# Start of Data to process

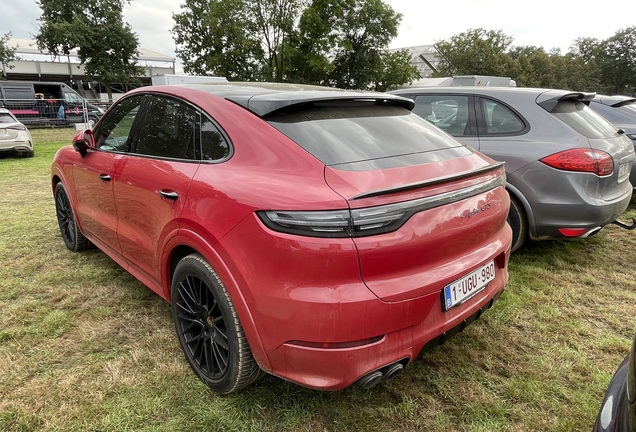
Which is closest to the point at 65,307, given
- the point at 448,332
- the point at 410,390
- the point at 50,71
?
the point at 410,390

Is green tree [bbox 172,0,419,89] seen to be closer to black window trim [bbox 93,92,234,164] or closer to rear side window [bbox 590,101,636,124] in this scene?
rear side window [bbox 590,101,636,124]

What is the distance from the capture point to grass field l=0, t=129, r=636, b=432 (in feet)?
6.55

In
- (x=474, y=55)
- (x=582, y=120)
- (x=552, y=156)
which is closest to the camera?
(x=552, y=156)

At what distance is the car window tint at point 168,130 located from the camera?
2.31m

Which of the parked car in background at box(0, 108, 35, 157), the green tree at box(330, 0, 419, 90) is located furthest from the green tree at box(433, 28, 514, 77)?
the parked car in background at box(0, 108, 35, 157)

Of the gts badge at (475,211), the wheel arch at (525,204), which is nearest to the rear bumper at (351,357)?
the gts badge at (475,211)

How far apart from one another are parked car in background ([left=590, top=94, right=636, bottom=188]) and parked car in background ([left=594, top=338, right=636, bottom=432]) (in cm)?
558

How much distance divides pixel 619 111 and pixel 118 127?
6.37 meters

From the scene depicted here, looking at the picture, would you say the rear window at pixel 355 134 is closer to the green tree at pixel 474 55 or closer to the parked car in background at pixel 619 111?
the parked car in background at pixel 619 111

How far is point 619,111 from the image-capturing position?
573 cm

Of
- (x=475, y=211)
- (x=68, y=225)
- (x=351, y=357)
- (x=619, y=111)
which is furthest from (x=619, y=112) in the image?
(x=68, y=225)

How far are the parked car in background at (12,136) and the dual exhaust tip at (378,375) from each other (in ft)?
37.8

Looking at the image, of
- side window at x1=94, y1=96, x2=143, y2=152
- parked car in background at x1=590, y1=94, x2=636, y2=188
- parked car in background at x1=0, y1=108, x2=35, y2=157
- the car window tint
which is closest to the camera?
the car window tint

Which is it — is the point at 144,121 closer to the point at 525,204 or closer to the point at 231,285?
the point at 231,285
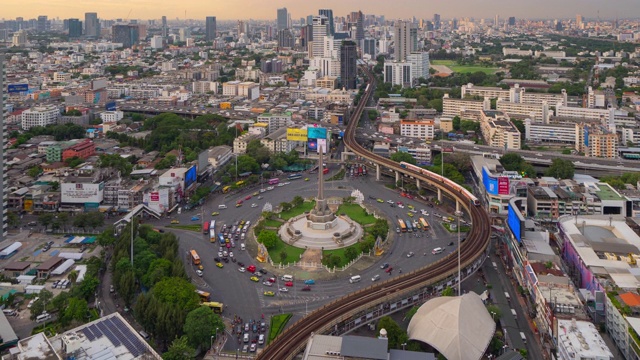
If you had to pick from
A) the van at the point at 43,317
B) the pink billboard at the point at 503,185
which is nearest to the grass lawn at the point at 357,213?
the pink billboard at the point at 503,185

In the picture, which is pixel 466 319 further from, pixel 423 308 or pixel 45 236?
pixel 45 236

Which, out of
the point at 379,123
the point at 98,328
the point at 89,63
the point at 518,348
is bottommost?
the point at 518,348

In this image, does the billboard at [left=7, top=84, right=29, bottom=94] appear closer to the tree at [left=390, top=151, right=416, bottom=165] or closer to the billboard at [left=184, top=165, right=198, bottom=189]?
the billboard at [left=184, top=165, right=198, bottom=189]

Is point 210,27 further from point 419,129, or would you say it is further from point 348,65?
point 419,129

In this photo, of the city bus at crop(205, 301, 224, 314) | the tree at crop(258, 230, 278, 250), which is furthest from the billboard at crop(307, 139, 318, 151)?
the city bus at crop(205, 301, 224, 314)

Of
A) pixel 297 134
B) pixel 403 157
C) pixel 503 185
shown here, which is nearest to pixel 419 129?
pixel 403 157

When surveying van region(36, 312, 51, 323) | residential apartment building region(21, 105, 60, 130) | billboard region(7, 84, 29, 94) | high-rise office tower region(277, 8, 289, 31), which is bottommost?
van region(36, 312, 51, 323)

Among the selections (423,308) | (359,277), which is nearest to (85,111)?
(359,277)

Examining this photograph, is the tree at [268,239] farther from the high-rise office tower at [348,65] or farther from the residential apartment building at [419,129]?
the high-rise office tower at [348,65]
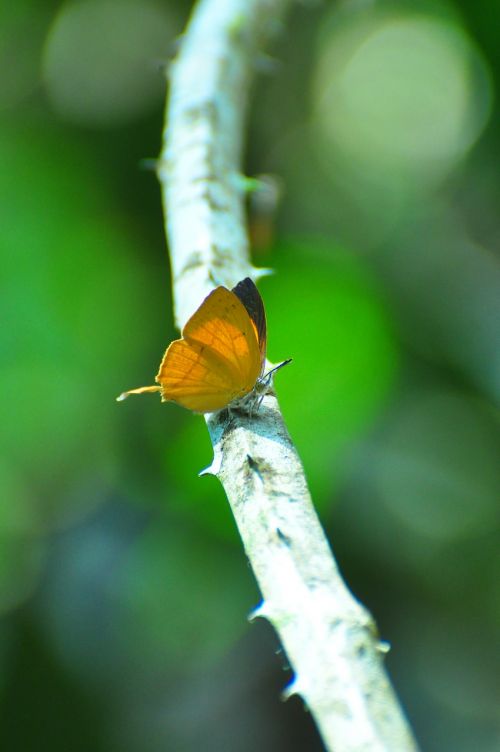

# End of Data to process

What to produce:
Report every line of the records above that contains the string "bottommost", copying each line in full. Case counts.

Written response:
is bottommost?
When surveying van region(36, 312, 51, 323) | residential apartment building region(21, 105, 60, 130) | billboard region(7, 84, 29, 94) | high-rise office tower region(277, 8, 289, 31), which is bottommost?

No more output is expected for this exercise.